Dieses Ungleichgewicht benachteiligt zum einen europäische Landwirt*innen. Doch es sind vor allem die Menschen, Tiere und Ökosysteme des globalen Südens, die den Preis für die schädlichen Folgen des industriellen Lebensmittelsystems und unregulierten Welthandels zahlen. Dazu zählen Pestizidvergiftungen, Land- und Ressourcenraub sowie die Verschmutzung der natürlichen Lebensgrundlagen.

Als Landwirt und Afrikaner möchte ich mich dem Thema aus der Perspektive des globalen Südens nähern. Die industrielle Nahrungsmittelproduktion, die größtenteils im globalen Norden praktiziert wird, basiert auf ausbeuterischen Aktivitäten im globalen Süden. Sie heizt die Klimakrise durch den massiven Einsatz von Pflanzenschutzmitteln in riesigen Monokulturen und Fabrikfarmen an. Monokulturen, also große Flächen mit nur einer einzigen Pflanzenart wie zum Beispiel Soja oder Mais, machen die Pflanzen anfällig für den Befall mit Schädlingen und somit den Einsatz großer Mengen an Pflanzenschuttmitteln (Pestiziden) erforderlich. Das hat länderübergreifend Folgen. So sind beispielsweise 30 Prozent der in Brasilien zugelassenen Pestizidwirkstoffe in der EU verboten. Zugleich werden viele der im globalen Süden verwendeten Chemikalien aus Europa importiert. Und in Ostafrika werden viele extrem gefährliche Pestizide inzwischen im Rahmen von Subventionen importiert.

= Aufgabenstellung =
Kopiere bitte aus dem Text über die industrielle Lebensmittelproduktion den Abschnitt von „Dieses Ungleichgewicht benachteiligt“ bis einschließlich „der natürlichen Lebensgrundlagen.“ wortgetreu.

= Aufgeführte Einträge =
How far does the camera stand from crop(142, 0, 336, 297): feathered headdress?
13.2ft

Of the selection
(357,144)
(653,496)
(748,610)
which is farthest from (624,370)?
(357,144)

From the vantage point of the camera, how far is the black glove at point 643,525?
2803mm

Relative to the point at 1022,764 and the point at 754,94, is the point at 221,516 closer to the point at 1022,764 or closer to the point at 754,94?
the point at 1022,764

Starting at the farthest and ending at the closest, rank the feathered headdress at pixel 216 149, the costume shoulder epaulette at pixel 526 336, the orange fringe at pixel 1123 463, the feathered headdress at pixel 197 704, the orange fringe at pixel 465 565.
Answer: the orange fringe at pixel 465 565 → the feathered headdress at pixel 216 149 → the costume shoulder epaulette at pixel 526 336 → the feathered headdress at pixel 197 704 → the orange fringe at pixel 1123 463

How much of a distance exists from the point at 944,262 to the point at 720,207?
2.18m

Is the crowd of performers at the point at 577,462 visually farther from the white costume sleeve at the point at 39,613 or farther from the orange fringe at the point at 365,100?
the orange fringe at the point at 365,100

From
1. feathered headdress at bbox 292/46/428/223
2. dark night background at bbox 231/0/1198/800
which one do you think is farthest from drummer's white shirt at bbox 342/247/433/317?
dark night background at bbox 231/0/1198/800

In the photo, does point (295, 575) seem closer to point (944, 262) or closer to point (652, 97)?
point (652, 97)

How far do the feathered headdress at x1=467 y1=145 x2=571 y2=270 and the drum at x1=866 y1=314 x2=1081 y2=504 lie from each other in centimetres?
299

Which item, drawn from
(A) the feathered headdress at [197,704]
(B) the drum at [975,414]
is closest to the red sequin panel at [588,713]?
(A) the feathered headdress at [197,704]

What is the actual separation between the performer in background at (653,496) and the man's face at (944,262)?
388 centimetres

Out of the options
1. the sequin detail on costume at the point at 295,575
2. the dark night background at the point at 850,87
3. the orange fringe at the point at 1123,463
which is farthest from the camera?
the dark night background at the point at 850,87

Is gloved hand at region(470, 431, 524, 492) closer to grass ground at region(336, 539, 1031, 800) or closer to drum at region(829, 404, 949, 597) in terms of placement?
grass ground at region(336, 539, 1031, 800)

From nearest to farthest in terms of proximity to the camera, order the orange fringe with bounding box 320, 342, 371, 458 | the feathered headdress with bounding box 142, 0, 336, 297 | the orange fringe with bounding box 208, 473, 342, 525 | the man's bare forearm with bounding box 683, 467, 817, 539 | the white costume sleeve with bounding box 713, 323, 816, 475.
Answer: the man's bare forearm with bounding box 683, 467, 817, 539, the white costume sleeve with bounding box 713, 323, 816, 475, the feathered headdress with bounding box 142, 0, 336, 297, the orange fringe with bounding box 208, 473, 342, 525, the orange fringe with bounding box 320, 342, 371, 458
--
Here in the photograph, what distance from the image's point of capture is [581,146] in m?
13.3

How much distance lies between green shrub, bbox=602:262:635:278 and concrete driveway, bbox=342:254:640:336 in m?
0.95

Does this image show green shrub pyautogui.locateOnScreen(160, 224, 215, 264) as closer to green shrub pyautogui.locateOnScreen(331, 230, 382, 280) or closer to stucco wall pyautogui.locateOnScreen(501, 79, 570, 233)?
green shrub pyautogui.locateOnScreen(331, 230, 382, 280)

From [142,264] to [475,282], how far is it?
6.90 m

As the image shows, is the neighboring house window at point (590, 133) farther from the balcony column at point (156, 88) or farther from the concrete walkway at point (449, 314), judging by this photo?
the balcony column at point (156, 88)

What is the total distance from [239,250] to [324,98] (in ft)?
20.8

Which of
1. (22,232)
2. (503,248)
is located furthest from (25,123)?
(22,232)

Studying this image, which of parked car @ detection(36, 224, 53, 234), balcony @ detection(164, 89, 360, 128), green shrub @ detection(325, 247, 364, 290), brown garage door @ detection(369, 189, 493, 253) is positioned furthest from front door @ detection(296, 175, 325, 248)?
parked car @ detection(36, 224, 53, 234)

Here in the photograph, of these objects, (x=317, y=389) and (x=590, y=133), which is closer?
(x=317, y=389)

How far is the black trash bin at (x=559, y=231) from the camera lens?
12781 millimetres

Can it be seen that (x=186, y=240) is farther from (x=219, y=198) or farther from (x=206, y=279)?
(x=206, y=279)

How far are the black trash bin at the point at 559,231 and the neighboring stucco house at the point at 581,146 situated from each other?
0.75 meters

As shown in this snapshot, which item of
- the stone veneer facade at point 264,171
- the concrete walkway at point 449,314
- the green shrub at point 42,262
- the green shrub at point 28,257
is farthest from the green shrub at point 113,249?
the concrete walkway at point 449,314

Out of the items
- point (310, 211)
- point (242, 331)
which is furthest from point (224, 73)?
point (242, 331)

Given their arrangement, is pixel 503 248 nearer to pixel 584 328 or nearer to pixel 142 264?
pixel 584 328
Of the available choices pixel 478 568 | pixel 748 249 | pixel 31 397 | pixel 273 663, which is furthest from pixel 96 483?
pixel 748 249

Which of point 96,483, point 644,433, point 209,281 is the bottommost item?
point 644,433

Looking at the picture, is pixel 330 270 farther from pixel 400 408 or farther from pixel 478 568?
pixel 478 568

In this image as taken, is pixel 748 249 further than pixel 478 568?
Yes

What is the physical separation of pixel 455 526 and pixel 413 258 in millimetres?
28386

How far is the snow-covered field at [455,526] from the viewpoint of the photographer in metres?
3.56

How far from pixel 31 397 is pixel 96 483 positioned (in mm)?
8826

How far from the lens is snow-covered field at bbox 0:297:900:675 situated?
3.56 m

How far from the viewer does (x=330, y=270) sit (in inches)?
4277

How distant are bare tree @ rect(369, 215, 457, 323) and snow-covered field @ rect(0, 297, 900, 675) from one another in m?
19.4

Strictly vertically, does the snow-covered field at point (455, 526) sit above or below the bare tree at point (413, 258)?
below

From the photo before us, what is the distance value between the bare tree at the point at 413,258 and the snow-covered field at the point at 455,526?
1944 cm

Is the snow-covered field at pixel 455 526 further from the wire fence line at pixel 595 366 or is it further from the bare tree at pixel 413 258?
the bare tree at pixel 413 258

= Erledigte Aufgabe =
Dieses Ungleichgewicht benachteiligt zum einen europäische Landwirt*innen. Doch es sind vor allem die Menschen, Tiere und Ökosysteme des globalen Südens, die den Preis für die schädlichen Folgen des industriellen Lebensmittelsystems und unregulierten Welthandels zahlen. Dazu zählen Pestizidvergiftungen, Land- und Ressourcenraub sowie die Verschmutzung der natürlichen Lebensgrundlagen.